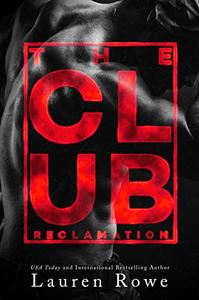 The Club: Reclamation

■ ■ ■ ■

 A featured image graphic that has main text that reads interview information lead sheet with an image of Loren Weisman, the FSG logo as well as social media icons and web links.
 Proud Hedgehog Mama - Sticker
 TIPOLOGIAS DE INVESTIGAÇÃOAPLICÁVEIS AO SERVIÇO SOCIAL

■ ■ ■ ■

What to work on. The lines to extract from the data above begin with the line containing "A featured image" and end with the line containing "TIPOLOGIAS DE INVESTIGAÇÃOAPLICÁVEIS". Extract them exactly, including both.

Solution to the exercise.
 A featured image graphic that has main text that reads interview information lead sheet with an image of Loren Weisman, the FSG logo as well as social media icons and web links.
 Proud Hedgehog Mama - Sticker
 TIPOLOGIAS DE INVESTIGAÇÃOAPLICÁVEIS AO SERVIÇO SOCIAL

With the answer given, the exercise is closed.